Brief descriptive captions
---

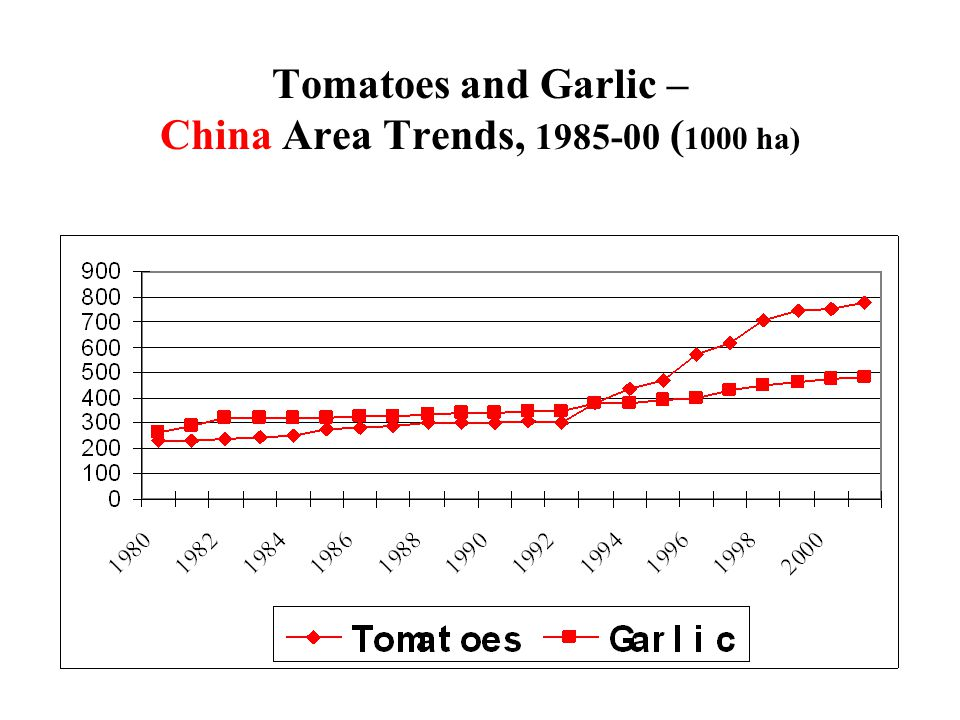 Tomatoes and Garlic – China Area Trends, 1985-00 ( 1000 ha)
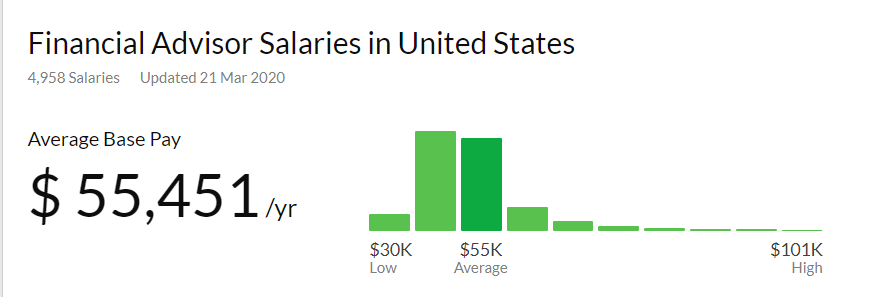 Financial Advsior Salary in the US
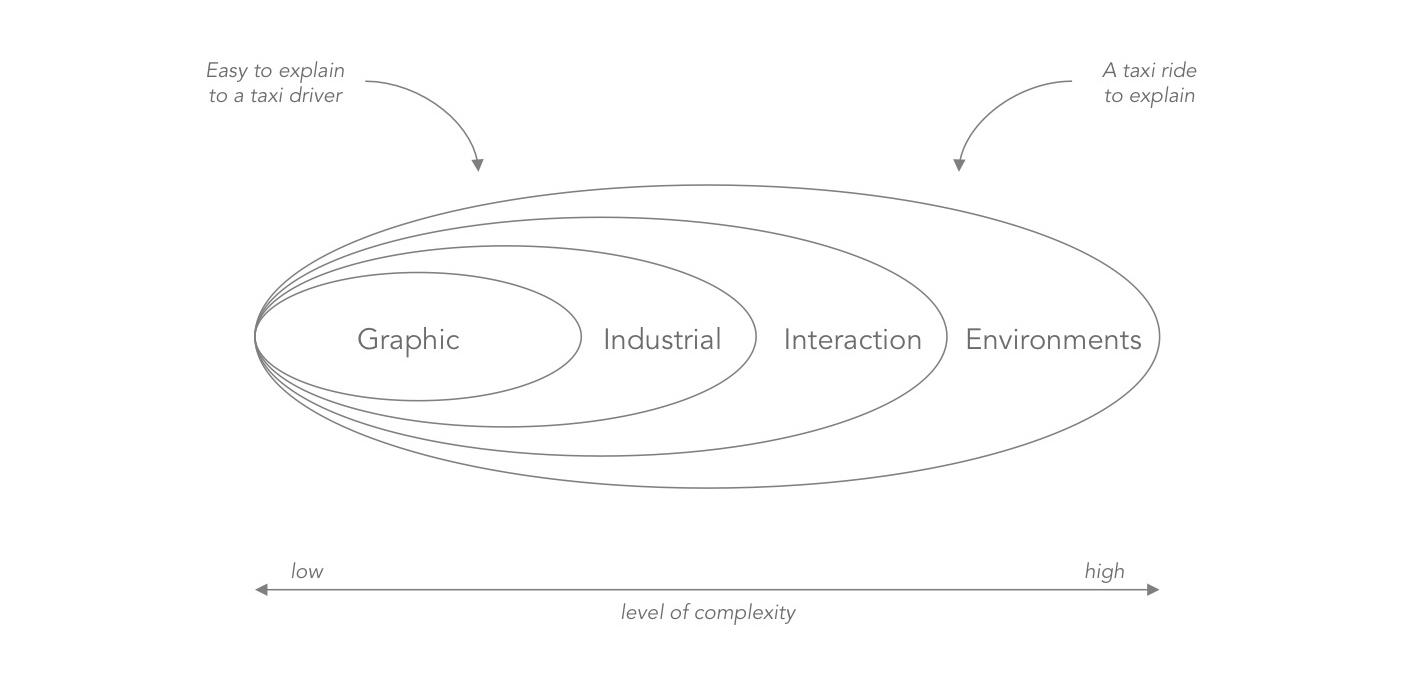 Richard Buchanan's  4 Orders of Design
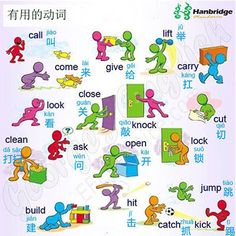 common chinese verb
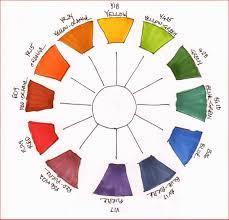 Hair Color Wheel Chart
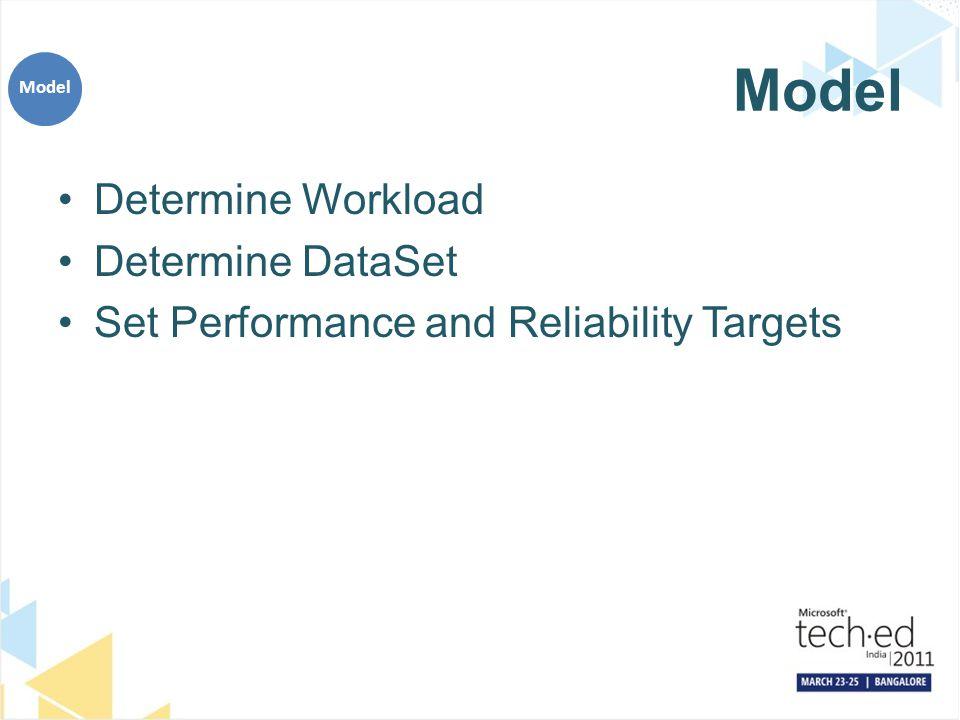 Model Determine Workload Determine DataSet Set Performance and Reliability Targets Model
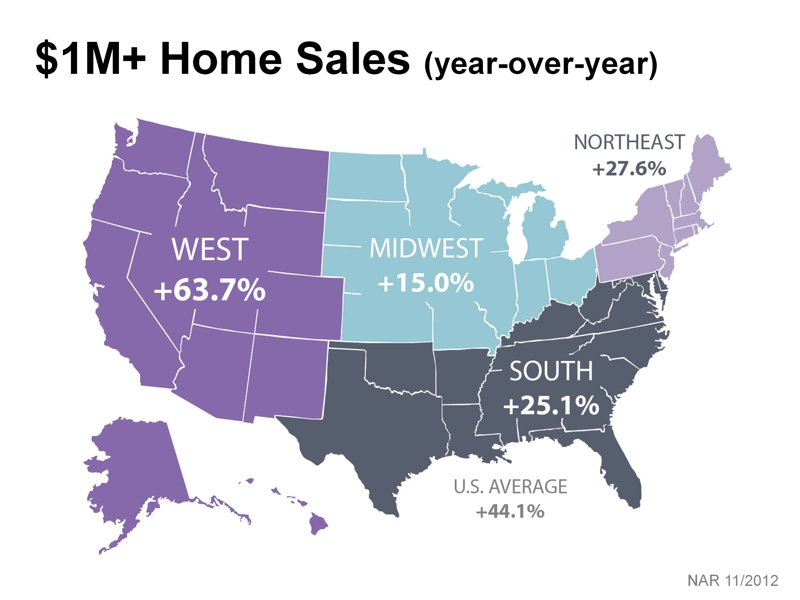 Year over Year $1M Home Sale from NAR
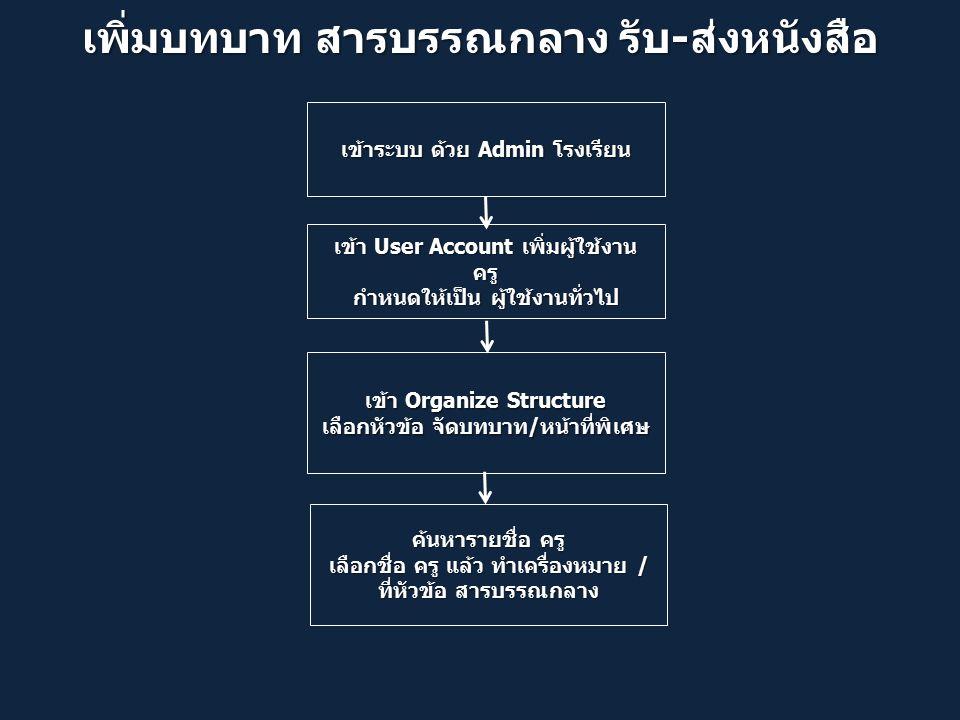 เพิ่มบทบาท สารบรรณกลาง รับ-ส่งหนังสือ เข้า User Account เพิ่มผู้ใช้งาน ครู กำหนดให้เป็น ผู้ใช้งานทั่วไป เข้าระบบ ด้วย Admin โรงเรียน เข้า Organize Structure เลือกหัวข้อ จัดบทบาท/หน้าที่พิเศษ ค้นหารายชื่อ ครู เลือกชื่อ ครู แล้ว ทำเครื่องหมาย / ที่หัวข้อ สารบรรณกลาง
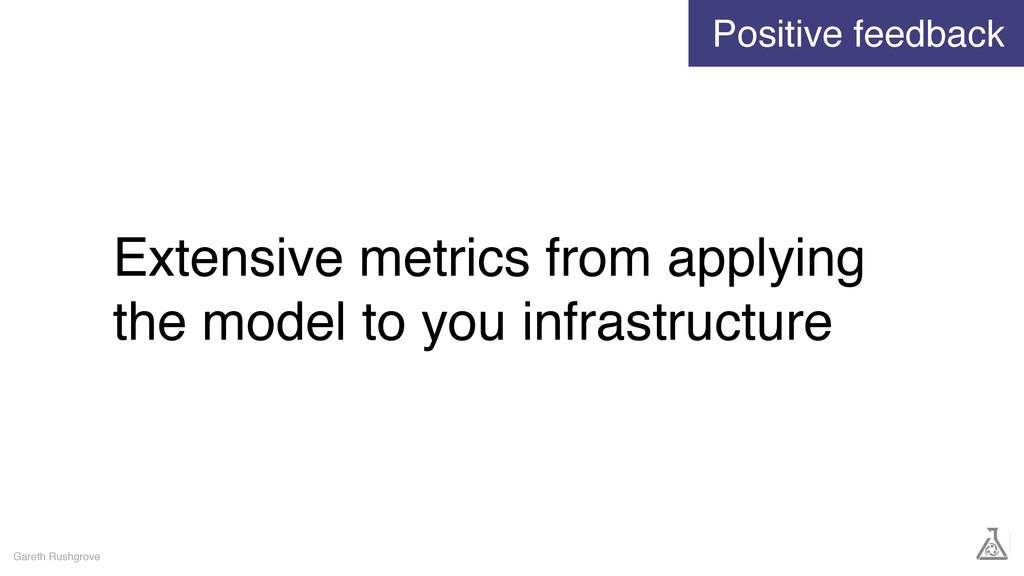 Extensive metrics from applying the model to yo...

---

YOUR ASSIGNMENT: Copy nothing but the lines above from the one with "Hair Color Wheel Chart" to the one with "Year over Year $1M Home Sale from NAR", inclusive, word for word. Leave every picture out.

RESULT FOR THIS EXERCISE:
 Hair Color Wheel Chart
 Model Determine Workload Determine DataSet Set Performance and Reliability Targets Model
 Year over Year $1M Home Sale from NAR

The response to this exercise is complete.